Source: Excerpted from a speech given at the Economist’s Pharma Summit, February 24, 2010, Renaissance Chancery Court, London, UK.

Could you give an example of healthcare technology that might be deliverable in that way at a cheaper price point in developing countries?

PS.
If you look at HIV drugs in the West, for general therapy, you easily reach $8000-$10,000 per year, while a lot of patients in Africa get access at around $100-$200 a year. But, in that field, there is a general acceptance that, because of the healthcare problem, we are not going to look at the prices as for other drugs, where governments from the West would come back and say, “You give this for $100 in Africa, and therefore we also want it in France for $100.” There’s the respect for the fact that industry put it into that use at a low price. The European Commission has special rules around that where you cannot re-import drugs which are delivered at a lower cost for HIV in Africa. It’s a crime.

What challenges has today’s instant access to information posed for the worldwide availability of drugs?

PS. The global pricing of products has held back a lot of availability, and there is no simple solution to that. If a drug is priced more cheaply in Asia than it is in the US or Europe, it’s known worldwide very quickly through the internet, and people will start fighting to get the low price. And the whole model crashes. I don’t have a solution, but there should be much more thought put into how innovations can become available to patients worldwide, while still being able to pay back the huge development cost.

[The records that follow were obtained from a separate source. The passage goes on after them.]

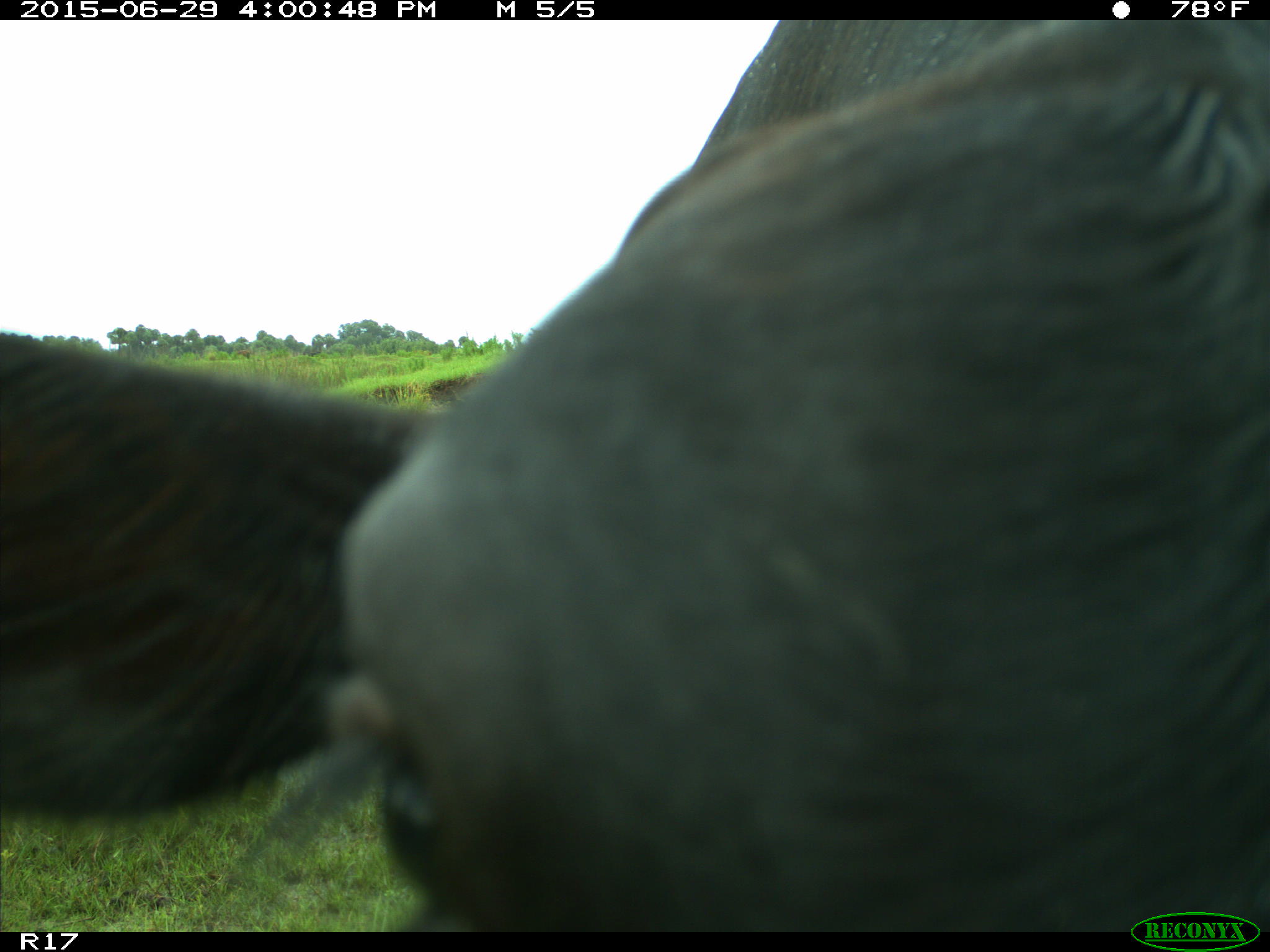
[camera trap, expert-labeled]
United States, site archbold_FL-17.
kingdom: Animalia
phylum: Chordata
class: Mammalia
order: Artiodactyla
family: Bovidae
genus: Bos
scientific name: Bos taurus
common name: domestic cow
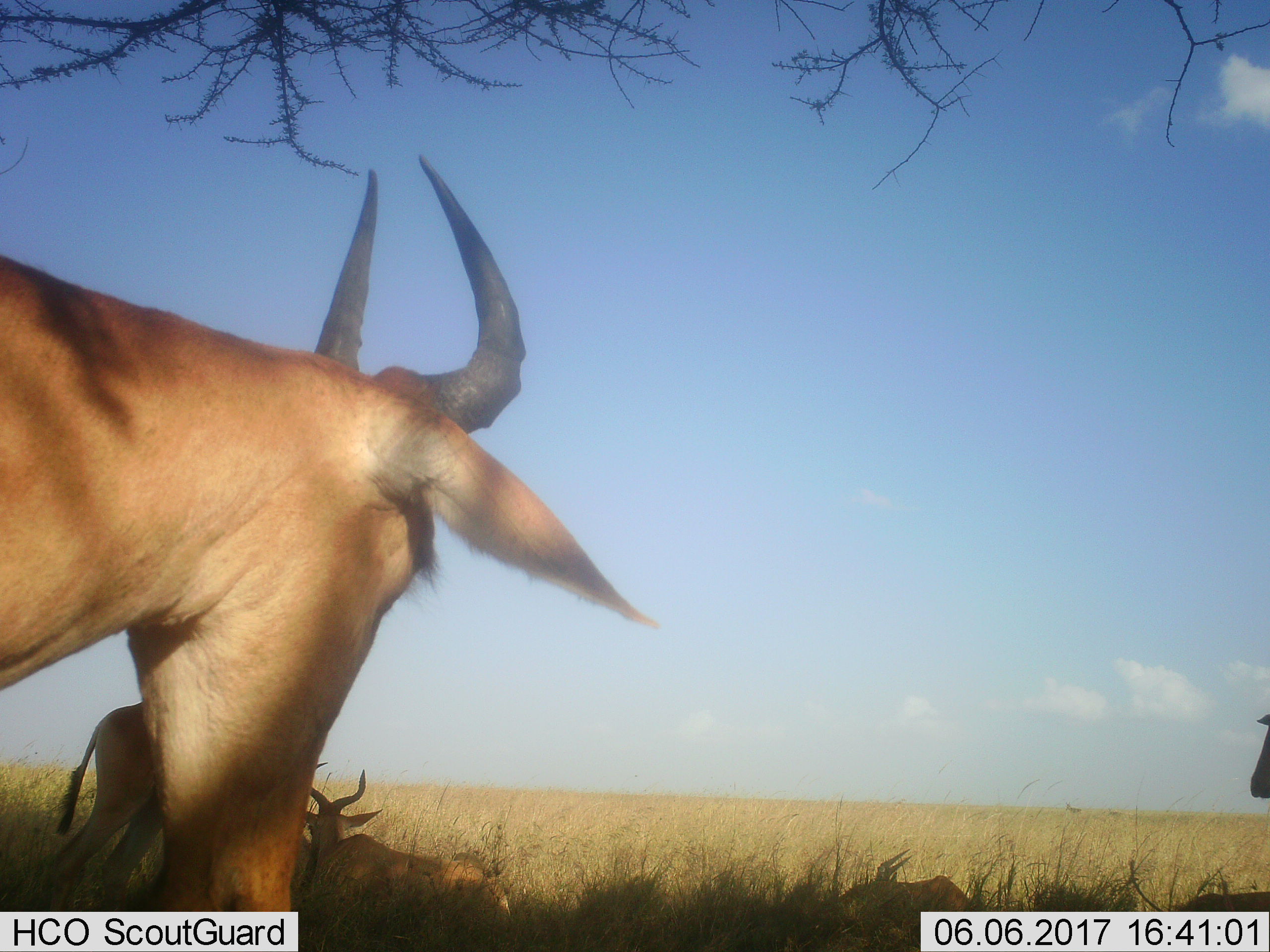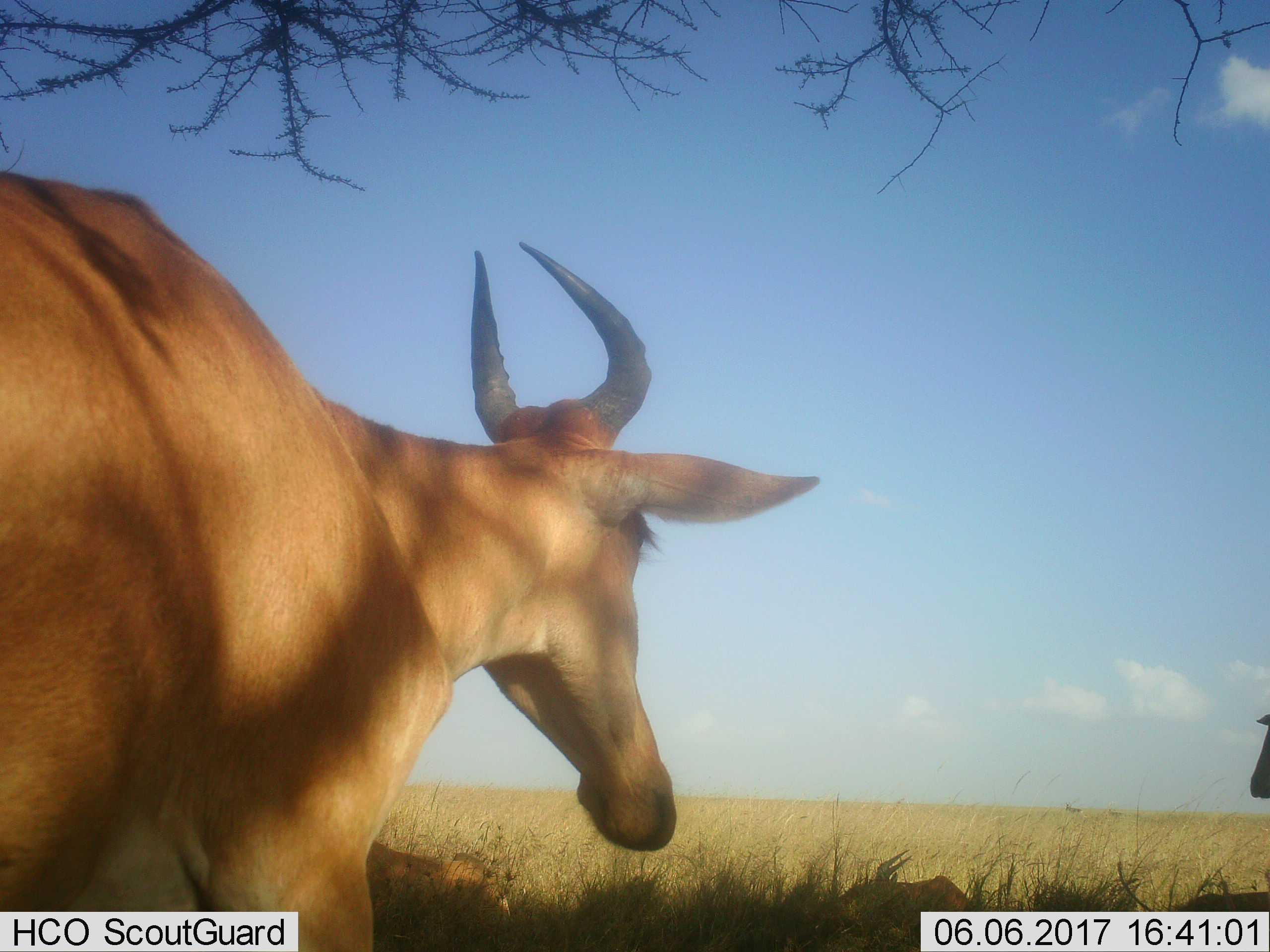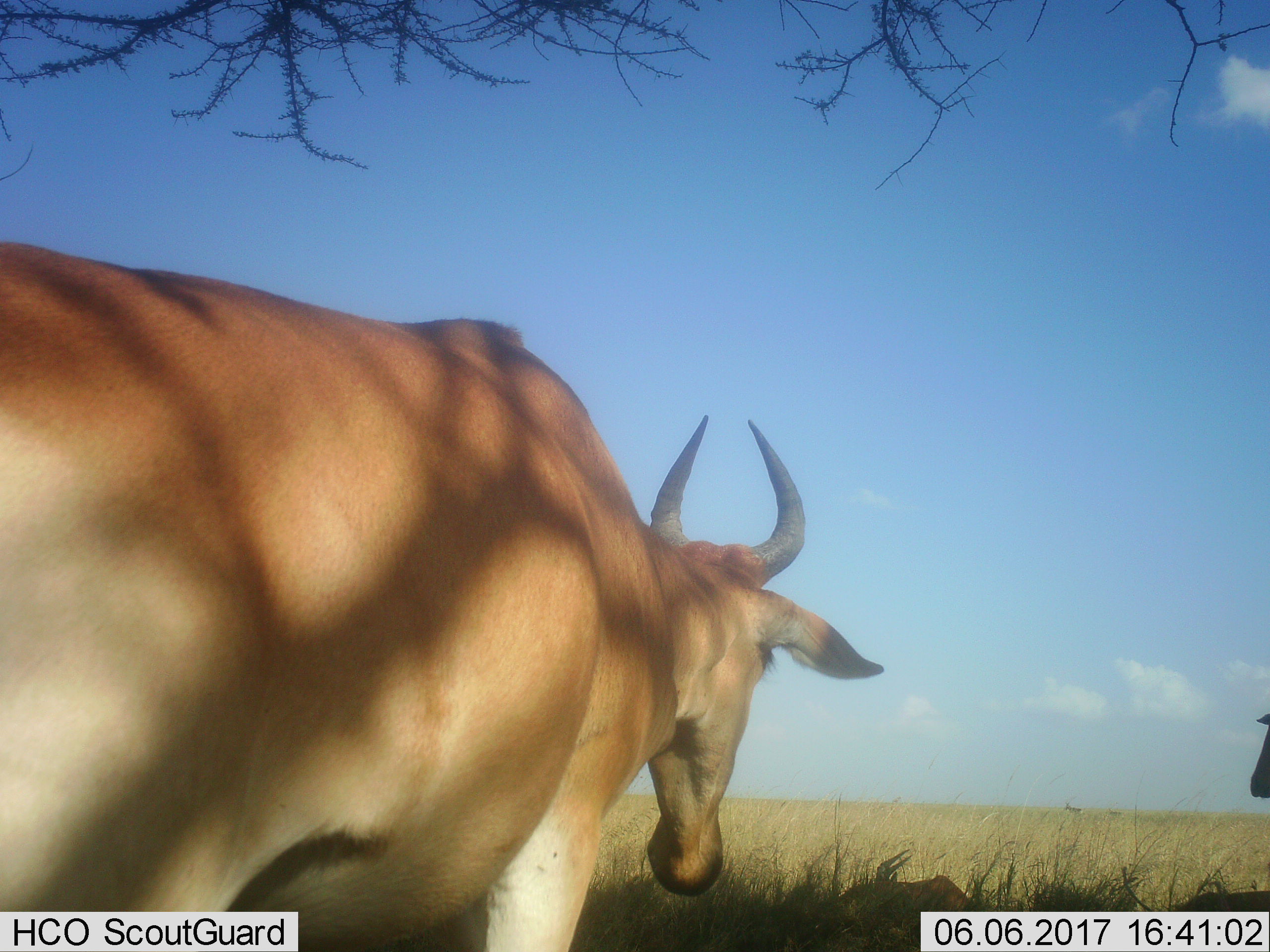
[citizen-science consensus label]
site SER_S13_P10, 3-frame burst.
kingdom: Animalia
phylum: Chordata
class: Mammalia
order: Artiodactyla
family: Bovidae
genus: Alcelaphus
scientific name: Alcelaphus buselaphus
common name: hartebeest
Hartebeest (Alcelaphus buselaphus), count 6. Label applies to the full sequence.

How can we make it cheaper to make drugs?


PS. That’s a technology story. If you can inject an antibody once every second day, or once every three months, if you make it more potent, with better PK and better tolerability, and it works over a long time period, it becomes much cheaper. I’m a believer that very good technology and very good delivery will give us much cheaper healthcare.

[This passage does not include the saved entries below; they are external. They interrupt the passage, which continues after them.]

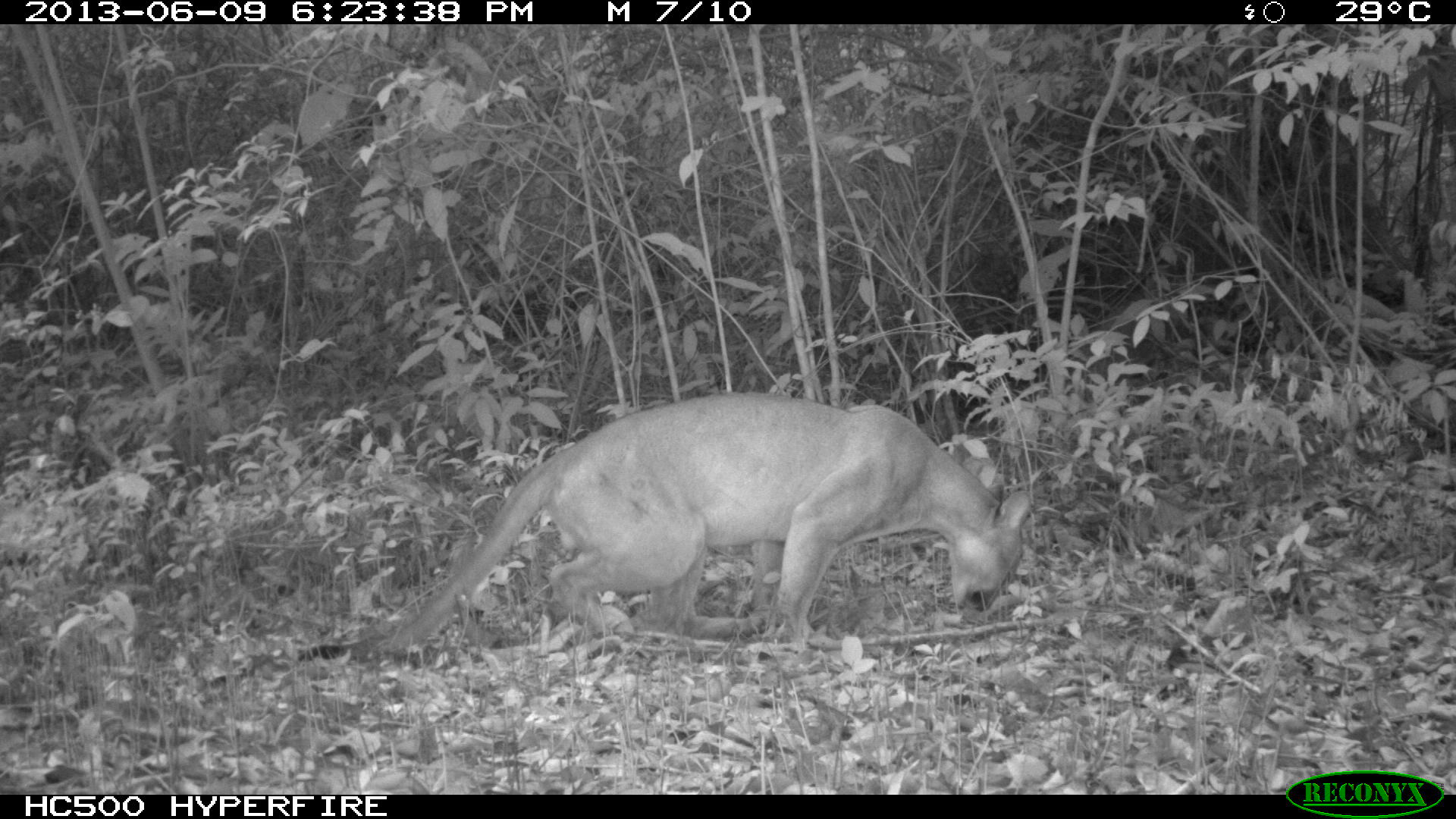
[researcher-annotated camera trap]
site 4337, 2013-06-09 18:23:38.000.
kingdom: Animalia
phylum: Chordata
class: Mammalia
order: Carnivora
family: Felidae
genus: Puma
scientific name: Puma concolor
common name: mountain lion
Puma concolor (mountain lion), count 1, sex male.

Is there any argument for greater government involvement in funding drug development?

PS.
I think the better way to think about it is that we need more respect and understanding on what environment we need to innovate. We are partners in healthcare. If we, as an industry, disappeared, innovation in healthcare would struggle.

Today the ultimate driver for all innovation happening in healthcare is the product in the market. Whether you are in academia, biotech or pharma, academia does research, it goes into biotech, it goes into pharma, and gets into the market, and that’s where the value is created. The decreasing value of what is paid for drugs has an impact on the entire innovation chain. One of the biggest fears I have is that, if this continues, innovation will suffer very significantly.

How do you put a value on the benefit of a drug to society?


PS.
It’s a difficult balance, because very few people appreciate what the risks and the challenges are in developing a drug. People should try to understand how our world is organized. In the end, we are owned as a public company by society, which puts pressure on a company like us to be profitable. We use a lot of capital to develop new drugs. We have to have good return on investment, plus we have to have a good benefit to society. People need to understand the mechanism and appreciate it, because otherwise it will disappear.


Biography

Paul Stoffels is Global Head of Research and Development for Johnson & Johnson Pharmaceuticals Group.